*** Extracto del documento
Su evolución puede extenderse durante largos periodos, con variaciones entre pacientes.
El hombro congelado, también identificado como "capsulitis adhesiva“, afecta aproximadamente al 8% de los hombres y al 10% de las mujeres entre los 25 y 64 años. Su aparición es más frecuente después de los 40 años y aumenta en personas mayores de 60.
El proceso de la afección implica cambios en los tejidos que rodean la articulación del hombro, los cuales se endurecen e inflaman, aunque no existe una causa única confirmada que explique su desarrollo ni la limitación del movimiento que genera.
Evolución de la capsulitis adhesiva
La evolución clínica suele describirse en tres fases:
1. Congelación: el dolor aumenta de manera progresiva y se reduce la movilidad del hombro.
2. Congelado: la rigidez y el dolor alcanzan niveles máximos y luego pueden comenzar a disminuir.
3. Descongelación: se observa una recuperación gradual del movimiento y reducción del malestar.
Aunque este esquema es utilizado de forma habitual, no todos los casos siguen el mismo patrón. Por ejemplo, se espera que la fase de “congelación” dure al menos diez semanas, aunque en algunos pacientes la mejoría puede comenzar antes de ese periodo.
La duración total del proceso es variable y puede extenderse por meses o incluso años. En algunos casos, la recuperación no es completa incluso después de recibir tratamiento.
******
*** Material proporcionado
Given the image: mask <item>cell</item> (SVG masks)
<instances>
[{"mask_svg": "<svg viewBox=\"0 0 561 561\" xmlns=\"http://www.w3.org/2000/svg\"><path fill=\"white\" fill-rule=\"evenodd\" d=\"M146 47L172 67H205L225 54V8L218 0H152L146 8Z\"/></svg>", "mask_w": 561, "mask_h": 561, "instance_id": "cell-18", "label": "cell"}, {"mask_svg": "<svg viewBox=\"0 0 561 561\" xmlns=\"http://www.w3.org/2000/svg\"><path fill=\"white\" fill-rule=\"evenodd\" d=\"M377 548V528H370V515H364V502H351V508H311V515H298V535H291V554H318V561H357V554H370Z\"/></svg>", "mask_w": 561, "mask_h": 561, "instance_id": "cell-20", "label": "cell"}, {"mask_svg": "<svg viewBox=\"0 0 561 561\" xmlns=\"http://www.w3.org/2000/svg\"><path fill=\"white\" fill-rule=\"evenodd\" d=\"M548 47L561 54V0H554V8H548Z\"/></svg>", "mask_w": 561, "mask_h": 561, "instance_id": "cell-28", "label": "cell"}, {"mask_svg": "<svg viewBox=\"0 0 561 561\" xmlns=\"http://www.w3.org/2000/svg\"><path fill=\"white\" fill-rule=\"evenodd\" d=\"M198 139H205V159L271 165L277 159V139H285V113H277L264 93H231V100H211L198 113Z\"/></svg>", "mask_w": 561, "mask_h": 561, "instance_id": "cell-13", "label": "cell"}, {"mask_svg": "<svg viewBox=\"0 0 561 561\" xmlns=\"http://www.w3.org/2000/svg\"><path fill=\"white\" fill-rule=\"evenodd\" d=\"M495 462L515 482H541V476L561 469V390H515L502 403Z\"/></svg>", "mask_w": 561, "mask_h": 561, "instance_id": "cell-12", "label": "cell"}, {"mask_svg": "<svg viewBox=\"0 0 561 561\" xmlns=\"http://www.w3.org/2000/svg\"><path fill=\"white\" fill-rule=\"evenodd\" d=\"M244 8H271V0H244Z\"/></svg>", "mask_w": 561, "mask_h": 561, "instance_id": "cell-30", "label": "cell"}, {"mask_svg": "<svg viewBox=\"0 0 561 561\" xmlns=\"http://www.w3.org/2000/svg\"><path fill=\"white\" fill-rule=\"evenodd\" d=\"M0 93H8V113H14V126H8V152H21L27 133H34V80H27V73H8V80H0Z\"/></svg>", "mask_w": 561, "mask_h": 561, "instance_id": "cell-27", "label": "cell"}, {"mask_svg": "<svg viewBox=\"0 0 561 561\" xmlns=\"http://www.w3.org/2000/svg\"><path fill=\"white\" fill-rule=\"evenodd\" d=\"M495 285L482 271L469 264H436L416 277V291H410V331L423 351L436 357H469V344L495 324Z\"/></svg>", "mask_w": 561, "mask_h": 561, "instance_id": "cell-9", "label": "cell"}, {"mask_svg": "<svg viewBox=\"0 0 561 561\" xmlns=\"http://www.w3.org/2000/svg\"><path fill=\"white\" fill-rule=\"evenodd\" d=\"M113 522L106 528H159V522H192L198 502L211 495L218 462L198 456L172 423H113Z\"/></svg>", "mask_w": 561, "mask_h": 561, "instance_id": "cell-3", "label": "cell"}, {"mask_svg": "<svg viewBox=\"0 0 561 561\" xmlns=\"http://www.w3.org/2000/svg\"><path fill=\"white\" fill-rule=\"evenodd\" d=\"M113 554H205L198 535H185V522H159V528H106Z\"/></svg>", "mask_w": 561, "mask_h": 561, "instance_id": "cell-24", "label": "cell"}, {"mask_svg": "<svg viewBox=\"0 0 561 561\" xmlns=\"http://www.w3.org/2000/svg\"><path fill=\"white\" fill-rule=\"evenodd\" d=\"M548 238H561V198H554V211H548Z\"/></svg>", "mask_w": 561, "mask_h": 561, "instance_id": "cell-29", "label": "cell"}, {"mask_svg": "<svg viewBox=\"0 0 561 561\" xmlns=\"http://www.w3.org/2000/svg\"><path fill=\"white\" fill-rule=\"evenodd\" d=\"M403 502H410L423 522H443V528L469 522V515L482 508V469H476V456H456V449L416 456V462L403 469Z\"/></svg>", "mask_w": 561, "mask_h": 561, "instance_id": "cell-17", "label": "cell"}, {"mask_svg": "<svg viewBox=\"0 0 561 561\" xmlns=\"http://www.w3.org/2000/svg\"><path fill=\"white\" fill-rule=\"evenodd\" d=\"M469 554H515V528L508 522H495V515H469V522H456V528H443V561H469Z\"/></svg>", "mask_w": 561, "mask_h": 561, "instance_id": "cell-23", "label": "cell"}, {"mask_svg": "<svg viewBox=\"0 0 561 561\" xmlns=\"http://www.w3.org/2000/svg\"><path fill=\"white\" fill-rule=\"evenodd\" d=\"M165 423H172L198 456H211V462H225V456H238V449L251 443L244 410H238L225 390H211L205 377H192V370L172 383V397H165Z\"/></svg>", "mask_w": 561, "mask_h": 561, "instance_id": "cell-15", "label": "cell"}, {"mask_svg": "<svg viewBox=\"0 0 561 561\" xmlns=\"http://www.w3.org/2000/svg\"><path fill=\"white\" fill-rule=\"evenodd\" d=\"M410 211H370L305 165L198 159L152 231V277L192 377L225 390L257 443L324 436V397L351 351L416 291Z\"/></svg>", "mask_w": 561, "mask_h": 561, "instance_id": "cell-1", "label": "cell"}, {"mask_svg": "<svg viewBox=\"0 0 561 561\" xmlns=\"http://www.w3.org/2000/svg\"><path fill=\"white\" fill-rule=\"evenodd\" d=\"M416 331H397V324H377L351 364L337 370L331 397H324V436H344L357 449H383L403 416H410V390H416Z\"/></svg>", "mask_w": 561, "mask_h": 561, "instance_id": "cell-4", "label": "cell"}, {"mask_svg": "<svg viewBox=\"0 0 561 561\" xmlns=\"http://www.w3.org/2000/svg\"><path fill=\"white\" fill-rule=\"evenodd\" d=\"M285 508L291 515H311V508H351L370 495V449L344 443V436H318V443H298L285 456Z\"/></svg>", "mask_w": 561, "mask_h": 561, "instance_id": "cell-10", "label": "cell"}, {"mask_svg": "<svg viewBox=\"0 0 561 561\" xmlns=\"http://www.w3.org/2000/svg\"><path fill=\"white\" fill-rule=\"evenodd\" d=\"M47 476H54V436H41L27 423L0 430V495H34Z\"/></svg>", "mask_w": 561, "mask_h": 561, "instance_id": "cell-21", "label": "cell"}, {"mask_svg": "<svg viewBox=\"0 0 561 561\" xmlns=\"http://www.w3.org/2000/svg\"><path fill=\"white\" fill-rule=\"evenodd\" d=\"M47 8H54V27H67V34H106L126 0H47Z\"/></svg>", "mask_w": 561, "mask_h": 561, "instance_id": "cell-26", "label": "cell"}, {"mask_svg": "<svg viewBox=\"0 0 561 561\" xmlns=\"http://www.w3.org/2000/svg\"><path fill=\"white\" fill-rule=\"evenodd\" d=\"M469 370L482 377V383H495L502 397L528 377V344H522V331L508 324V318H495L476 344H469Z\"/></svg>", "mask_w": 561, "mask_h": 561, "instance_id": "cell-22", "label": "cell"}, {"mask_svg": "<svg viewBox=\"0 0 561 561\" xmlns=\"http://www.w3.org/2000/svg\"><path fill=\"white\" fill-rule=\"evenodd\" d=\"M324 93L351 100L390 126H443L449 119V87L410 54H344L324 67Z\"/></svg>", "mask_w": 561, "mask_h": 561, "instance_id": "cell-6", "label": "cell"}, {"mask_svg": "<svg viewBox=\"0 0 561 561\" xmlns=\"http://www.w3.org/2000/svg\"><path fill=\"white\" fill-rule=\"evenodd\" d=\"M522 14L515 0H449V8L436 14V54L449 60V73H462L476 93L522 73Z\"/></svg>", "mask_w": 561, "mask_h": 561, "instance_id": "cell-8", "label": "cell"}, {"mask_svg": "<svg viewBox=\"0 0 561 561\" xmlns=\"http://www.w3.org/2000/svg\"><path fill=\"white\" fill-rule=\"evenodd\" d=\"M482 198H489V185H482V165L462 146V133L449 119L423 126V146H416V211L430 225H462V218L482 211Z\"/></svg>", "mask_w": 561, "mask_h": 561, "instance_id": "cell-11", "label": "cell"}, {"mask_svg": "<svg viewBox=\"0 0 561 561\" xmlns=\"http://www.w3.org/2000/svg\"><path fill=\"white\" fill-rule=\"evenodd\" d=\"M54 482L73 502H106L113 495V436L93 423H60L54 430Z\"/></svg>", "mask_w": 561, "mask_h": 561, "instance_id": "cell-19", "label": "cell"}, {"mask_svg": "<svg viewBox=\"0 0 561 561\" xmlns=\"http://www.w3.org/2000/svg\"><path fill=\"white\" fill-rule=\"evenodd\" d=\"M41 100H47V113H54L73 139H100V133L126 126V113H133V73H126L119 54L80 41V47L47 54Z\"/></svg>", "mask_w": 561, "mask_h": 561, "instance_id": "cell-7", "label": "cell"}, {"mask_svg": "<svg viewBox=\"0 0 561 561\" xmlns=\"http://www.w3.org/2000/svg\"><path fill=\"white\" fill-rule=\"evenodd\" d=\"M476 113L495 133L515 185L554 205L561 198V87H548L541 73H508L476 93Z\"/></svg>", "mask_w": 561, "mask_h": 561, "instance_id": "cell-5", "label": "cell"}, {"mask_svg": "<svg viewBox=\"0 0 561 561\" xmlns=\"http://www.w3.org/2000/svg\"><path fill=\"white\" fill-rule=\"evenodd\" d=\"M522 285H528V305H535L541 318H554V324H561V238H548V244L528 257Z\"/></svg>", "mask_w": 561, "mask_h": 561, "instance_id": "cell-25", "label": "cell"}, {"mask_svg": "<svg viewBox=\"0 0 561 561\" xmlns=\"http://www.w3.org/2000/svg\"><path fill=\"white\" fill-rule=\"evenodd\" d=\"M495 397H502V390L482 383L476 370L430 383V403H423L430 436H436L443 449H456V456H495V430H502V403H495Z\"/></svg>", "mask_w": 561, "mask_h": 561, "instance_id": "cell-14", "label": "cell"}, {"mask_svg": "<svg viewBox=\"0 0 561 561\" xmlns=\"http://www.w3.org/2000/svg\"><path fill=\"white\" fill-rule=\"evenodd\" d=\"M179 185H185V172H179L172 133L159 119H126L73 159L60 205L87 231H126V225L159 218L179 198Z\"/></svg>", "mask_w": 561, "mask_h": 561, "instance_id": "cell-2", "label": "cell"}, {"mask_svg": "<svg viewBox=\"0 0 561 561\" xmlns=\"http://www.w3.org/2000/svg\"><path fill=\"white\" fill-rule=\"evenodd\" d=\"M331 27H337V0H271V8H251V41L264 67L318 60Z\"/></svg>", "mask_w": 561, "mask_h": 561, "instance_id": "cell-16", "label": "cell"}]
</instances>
******
Consigna -
¿Puedes reproducir sin cambios el pasaje del extracto sobre el hombro congelado que empieza en las palabras "El hombro congelado, también" y termina después de "comenzar a disminuir."? El listado no guarda relación con el extracto.

Solución del ejercicio -
El hombro congelado, también identificado como "capsulitis adhesiva“, afecta aproximadamente al 8% de los hombres y al 10% de las mujeres entre los 25 y 64 años. Su aparición es más frecuente después de los 40 años y aumenta en personas mayores de 60.
El proceso de la afección implica cambios en los tejidos que rodean la articulación del hombro, los cuales se endurecen e inflaman, aunque no existe una causa única confirmada que explique su desarrollo ni la limitación del movimiento que genera.
Evolución de la capsulitis adhesiva
La evolución clínica suele describirse en tres fases:
1. Congelación: el dolor aumenta de manera progresiva y se reduce la movilidad del hombro.
2. Congelado: la rigidez y el dolor alcanzan niveles máximos y luego pueden comenzar a disminuir.